Dr. Reddy’s is developing the proposed tocilizumab biosimilar as both intravenous and subcutaneous formulations.

Dr. Reddy’s Laboratories’ tocilizumab biosimilar candidate, DRL_TC, met its primary and secondary endpoints in a Phase I study. 

The company is now initiating a global Phase III study with the aim of comparing the efficacy, safety, tolerability and immunogenicity of DRL_TC with the reference product in patients with moderate to severe active rheumatoid arthritis.

This Phase I study used an intravenous (IV) formulation to evaluate the pharmacokinetic equivalence, safety and immunogenicity of Dr. Reddy’s tocilizumab biosimilar candidate in comparison to reference products.

The study showed pharmacokinetic equivalence of DRL_TC to the EU reference medicinal product Tocilizumab (RoActemra) and the U.S. reference product, Tocilizumab (Actemra).. The clinical trial also confirmed the similarity between DRL_TC and the EU and U.S.  reference products in terms of pharmacodynamic parameters and found no noteworthy differences in safety and immunogenicity across these three treatment groups.

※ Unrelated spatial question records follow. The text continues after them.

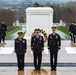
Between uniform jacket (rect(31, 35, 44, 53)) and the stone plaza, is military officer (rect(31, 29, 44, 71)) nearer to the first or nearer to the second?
uniform jacket (rect(31, 35, 44, 53))

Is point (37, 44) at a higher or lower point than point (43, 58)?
higher

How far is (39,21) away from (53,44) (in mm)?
6810

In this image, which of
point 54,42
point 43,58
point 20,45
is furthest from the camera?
point 43,58

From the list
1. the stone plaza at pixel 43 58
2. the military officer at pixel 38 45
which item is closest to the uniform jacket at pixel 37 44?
the military officer at pixel 38 45

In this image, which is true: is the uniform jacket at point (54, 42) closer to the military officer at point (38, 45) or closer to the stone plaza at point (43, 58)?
the military officer at point (38, 45)

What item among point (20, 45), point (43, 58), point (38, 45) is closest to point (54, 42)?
point (38, 45)

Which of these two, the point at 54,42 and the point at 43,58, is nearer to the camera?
the point at 54,42

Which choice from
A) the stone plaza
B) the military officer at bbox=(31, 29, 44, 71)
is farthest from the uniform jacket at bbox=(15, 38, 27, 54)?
the stone plaza

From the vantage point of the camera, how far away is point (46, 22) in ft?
65.7

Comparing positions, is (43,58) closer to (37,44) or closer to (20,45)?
(37,44)

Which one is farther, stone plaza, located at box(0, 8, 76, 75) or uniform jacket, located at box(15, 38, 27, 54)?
stone plaza, located at box(0, 8, 76, 75)

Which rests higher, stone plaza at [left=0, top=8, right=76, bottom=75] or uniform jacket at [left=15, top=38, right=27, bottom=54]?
uniform jacket at [left=15, top=38, right=27, bottom=54]

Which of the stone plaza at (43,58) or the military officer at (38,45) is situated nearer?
the military officer at (38,45)

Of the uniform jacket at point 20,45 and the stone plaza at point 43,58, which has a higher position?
the uniform jacket at point 20,45
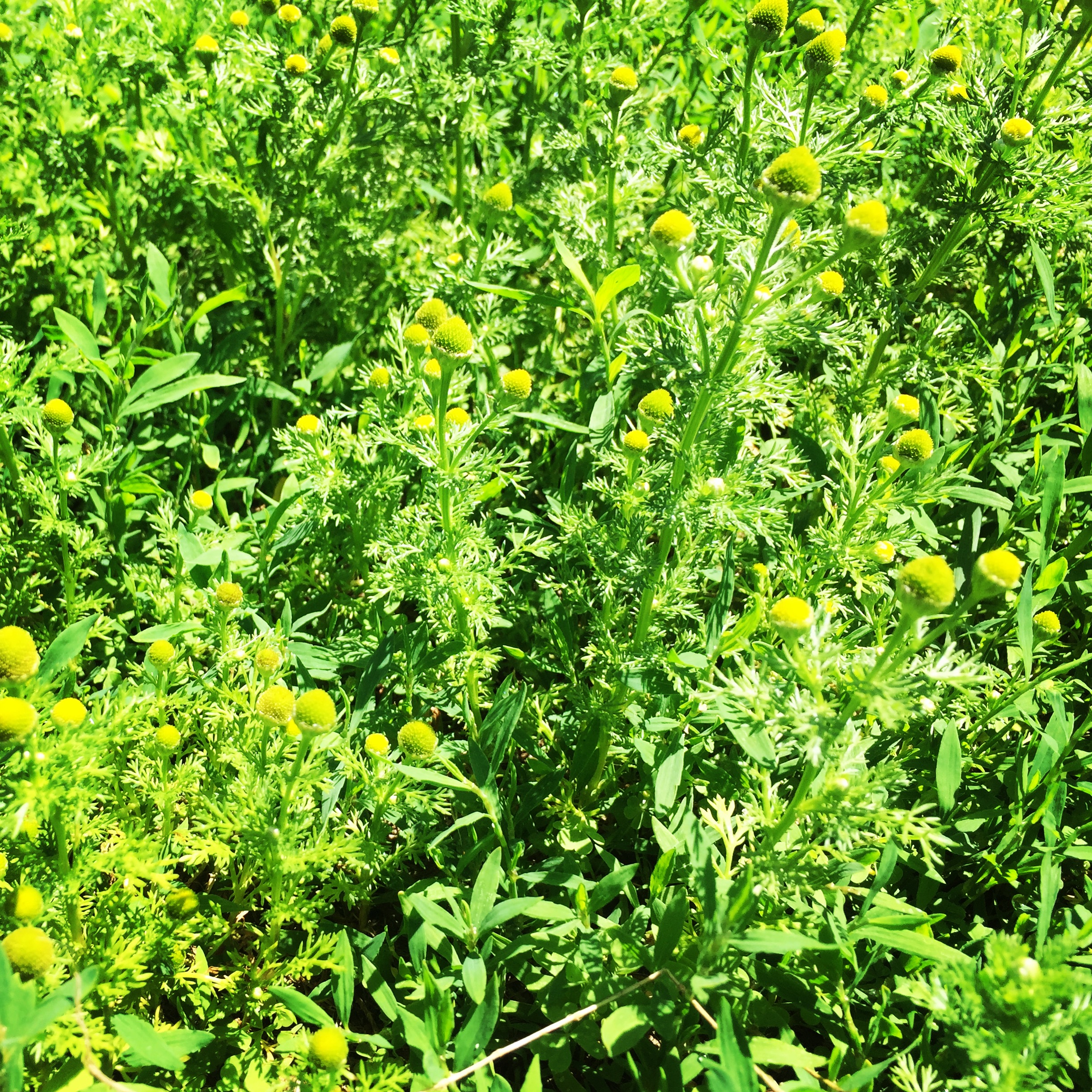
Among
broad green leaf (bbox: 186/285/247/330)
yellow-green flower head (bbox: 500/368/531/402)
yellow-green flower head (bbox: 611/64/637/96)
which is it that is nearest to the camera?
yellow-green flower head (bbox: 500/368/531/402)

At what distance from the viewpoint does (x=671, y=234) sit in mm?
2303

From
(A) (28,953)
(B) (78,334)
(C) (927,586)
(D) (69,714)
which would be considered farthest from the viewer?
(B) (78,334)

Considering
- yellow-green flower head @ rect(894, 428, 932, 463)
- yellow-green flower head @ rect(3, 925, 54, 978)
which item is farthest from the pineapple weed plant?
yellow-green flower head @ rect(894, 428, 932, 463)

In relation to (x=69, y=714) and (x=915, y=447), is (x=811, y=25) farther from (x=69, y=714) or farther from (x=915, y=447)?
(x=69, y=714)

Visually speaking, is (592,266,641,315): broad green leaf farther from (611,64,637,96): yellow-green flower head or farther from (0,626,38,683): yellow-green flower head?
(0,626,38,683): yellow-green flower head

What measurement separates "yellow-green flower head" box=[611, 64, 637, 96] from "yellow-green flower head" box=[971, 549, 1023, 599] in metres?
2.03

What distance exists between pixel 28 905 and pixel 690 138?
2905 mm

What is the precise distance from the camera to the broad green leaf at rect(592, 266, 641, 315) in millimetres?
2865

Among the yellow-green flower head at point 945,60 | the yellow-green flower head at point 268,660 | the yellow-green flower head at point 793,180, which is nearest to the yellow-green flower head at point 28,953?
the yellow-green flower head at point 268,660

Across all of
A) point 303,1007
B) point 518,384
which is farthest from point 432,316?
point 303,1007

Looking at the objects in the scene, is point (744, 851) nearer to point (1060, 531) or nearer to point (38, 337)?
point (1060, 531)

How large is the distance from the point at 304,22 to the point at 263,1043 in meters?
4.31

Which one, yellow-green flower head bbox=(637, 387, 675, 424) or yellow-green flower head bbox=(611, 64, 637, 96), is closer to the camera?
yellow-green flower head bbox=(637, 387, 675, 424)

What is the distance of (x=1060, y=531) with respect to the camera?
338 cm
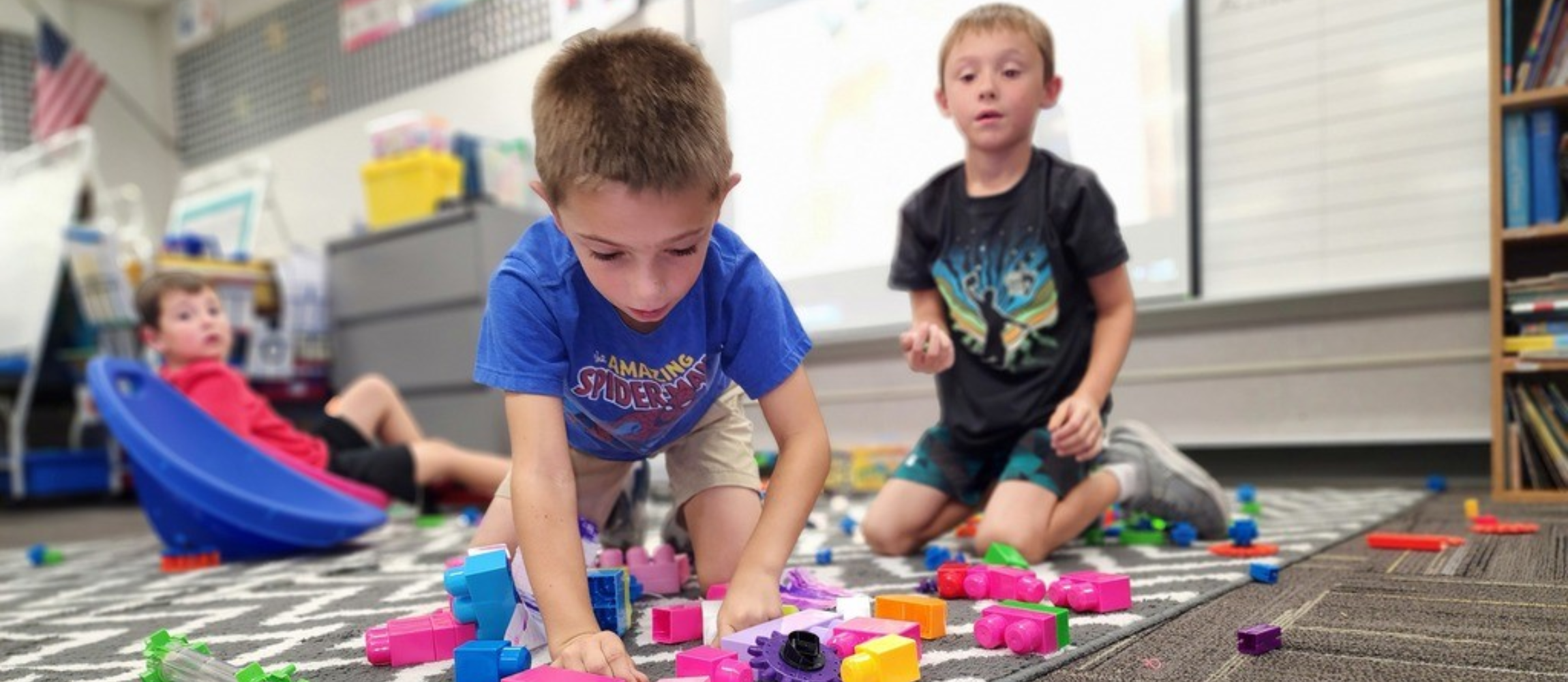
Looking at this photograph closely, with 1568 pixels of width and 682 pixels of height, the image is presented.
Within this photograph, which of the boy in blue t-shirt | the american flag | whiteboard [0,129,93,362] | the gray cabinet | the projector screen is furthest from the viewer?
the american flag

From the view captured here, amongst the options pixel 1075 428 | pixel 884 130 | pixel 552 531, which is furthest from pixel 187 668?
pixel 884 130

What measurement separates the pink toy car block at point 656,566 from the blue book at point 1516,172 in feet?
5.33

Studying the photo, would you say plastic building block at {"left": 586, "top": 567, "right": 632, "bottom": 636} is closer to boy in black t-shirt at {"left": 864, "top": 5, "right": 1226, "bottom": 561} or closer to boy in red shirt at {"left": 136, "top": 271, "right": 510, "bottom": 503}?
boy in black t-shirt at {"left": 864, "top": 5, "right": 1226, "bottom": 561}

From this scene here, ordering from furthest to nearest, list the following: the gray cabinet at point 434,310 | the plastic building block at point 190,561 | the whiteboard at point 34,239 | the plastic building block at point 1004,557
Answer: the whiteboard at point 34,239, the gray cabinet at point 434,310, the plastic building block at point 190,561, the plastic building block at point 1004,557

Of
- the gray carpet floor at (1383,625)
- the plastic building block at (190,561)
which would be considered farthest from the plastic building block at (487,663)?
the plastic building block at (190,561)

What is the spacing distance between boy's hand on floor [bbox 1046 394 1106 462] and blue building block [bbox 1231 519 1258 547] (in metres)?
0.25

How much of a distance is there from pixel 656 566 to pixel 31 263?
3118 mm

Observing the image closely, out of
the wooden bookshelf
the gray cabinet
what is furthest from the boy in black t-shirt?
the gray cabinet

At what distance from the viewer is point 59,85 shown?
4.42m

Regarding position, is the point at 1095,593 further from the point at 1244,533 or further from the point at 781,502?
the point at 1244,533

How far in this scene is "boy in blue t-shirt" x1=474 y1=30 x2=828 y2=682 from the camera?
29.5 inches

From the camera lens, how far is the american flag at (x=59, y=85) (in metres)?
4.38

“Tocilizumab is an important anti-rheumatic agent that has a unique place in treating patients with rheumatoid arthritis and other diseases. By developing the formulation in both subcutaneous and intravenous formulations, we aim to reach more patients around the world. With our recent milestones in our proposed biosimilars of tocilizumab and rituximab, our partner’s launch of pegfilgrastim in the U.S and Europe, we look forward to maintaining our momentum as part of our goal to serve over 1.5 billion patients by 2030,” says Dr. Jayanth Sridhar, Global Head of Biologics at Dr. Reddy’s, in a news release.

The IL-6 blocker Tocilizumab is US Food and Drug-admisitaruon-pproved to treat adults with moderately to severely active rheumatoid, adults with giant cell arteritis, and people ages 2 and above with polyarticular juvenile idiopathic arthritis or systemic juvenile idiopathic arthritis.